It's an ideal film for audiences who love feel-good movies and also the acting overall is a big plus
It seems Hollywood’s appetite for a humongous cast of the finest British actors is insatiable. In The Best Exotic Marigold Hotel you’ll see Bill Nighy, Judi Dench, Maggie Smith, Tom Wilkinson and more, but there is nothing in the film other than a hazy air of self-importance and a minor escapade for big fans of the actors.
Dev Patel and Judi Dench in The Best Exotic Marigold Hotel
John Madden’s films have seldom veered away from saccharine, and The Best Exotic Marigold Hotel is an odd mixture of sappy storytelling and pretentious filmmaking. Based on the book ‘The Foolish Things’, the film is a rom-com revolving around a pack of Brit old timers looking to get away to an exotic place and keep their worries aside.
An ultra-cheap hotel in Jaipur becomes an unlikely host to Evelyn Greenslade (Judi Dench), a widow dealing with her late husband’s debt, ex-civil servant Douglas (Bill Nighy) and his demanding wife Jean (Penelope Wilton), the player Norman (Ronald Pickup), a saucy broad (Celia Imrie) who is on the lookout to getting hitched to a rich man, a rich former judge (Tom Wilkinson) who has returned to India, and the snappy ex-housekeeper Muriel (Maggie Smith) uptight about her hip replacement surgery.
We get the expected chuckles from the sixty-plus year old characters, wrought with a tinge of mischief and light on drama, and it is all delivered with ease by the cast of actors who are clearly very friendly off camera. The problem is that there is no indication that the film will play out in anything other than the most clichéd, predictable manner.

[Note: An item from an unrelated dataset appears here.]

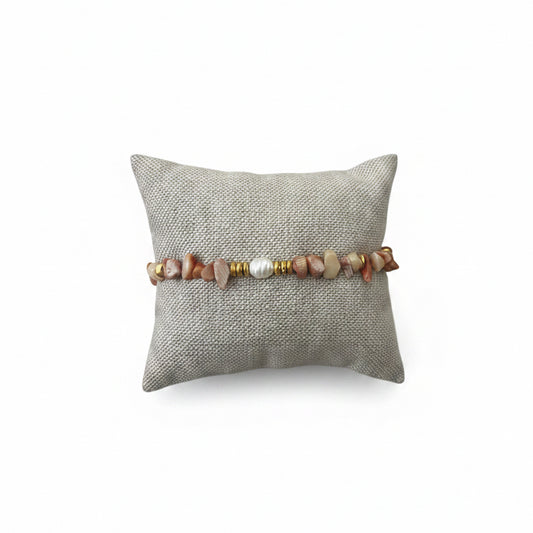 Pearl bracelet - XS fit
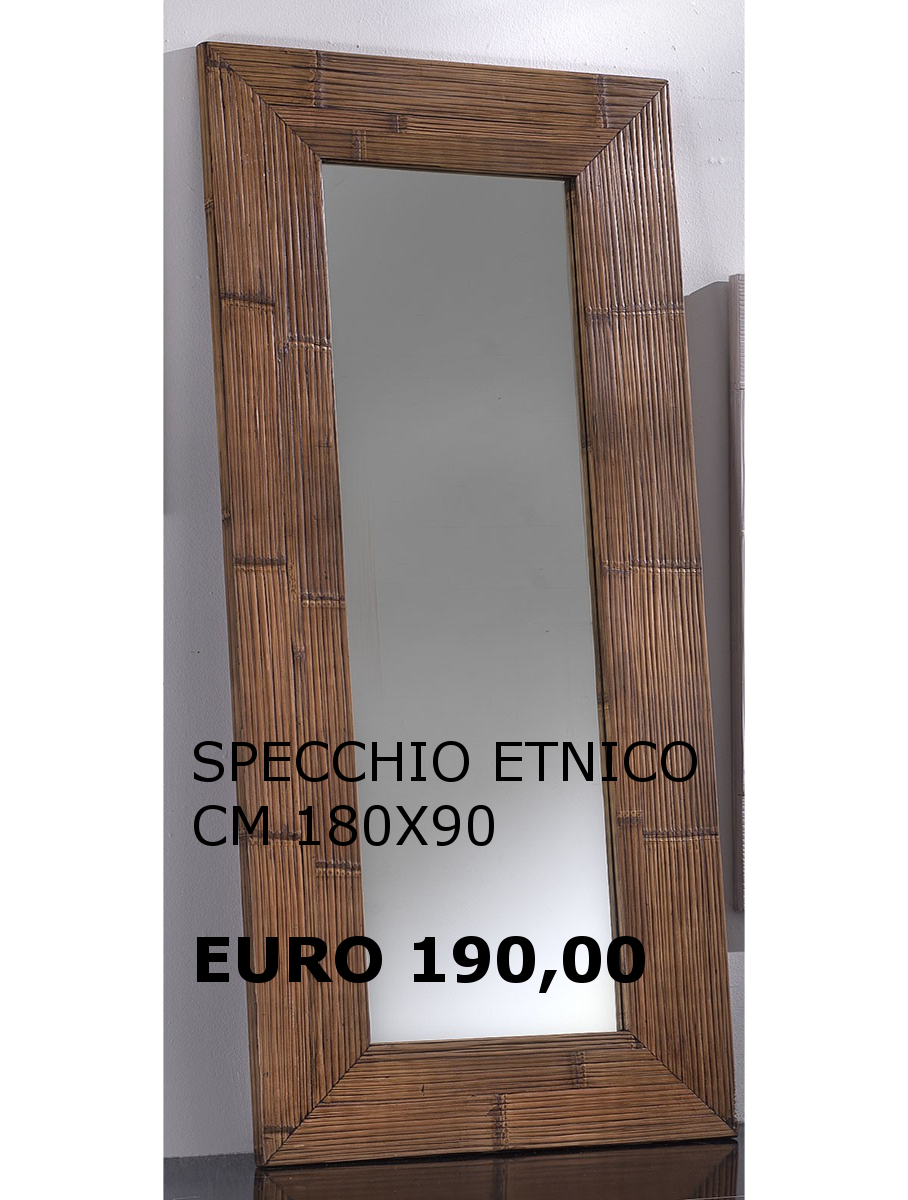 SPECCHIO ESSENTIAL CM 180 X90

Madden doesn't bother to throw in any new or interesting colors on the actors, and even proceeds to hammer us with the stereotyped Indian characters found in most books and movies. There’s the hotel manager Sonny (Dev Patel) whose romance with a telephone receptionist Sunaina (Tena Desae) is opposed by the brother and the mother. Instead of doing anything new Madden slums with plenty of hackneyed themes like old age pension, long lost love, crumbling marriage, and the eyeroll inducing superficial emphasis on ‘old’ and the ‘new India’, and the white men discovering how charming the culture in this country is.
The acting overall is naturally a big plus, and the Brit veterans are as unforced as always. Dev Patel who was cast presumably for name-recognition value sticks out like a zit, unfortunately, with his confused hammy parlance. The lovely Tena Desae doesn’t have much of a role and Lilette Dubey seems as if she is counting the moments until she can leave the set.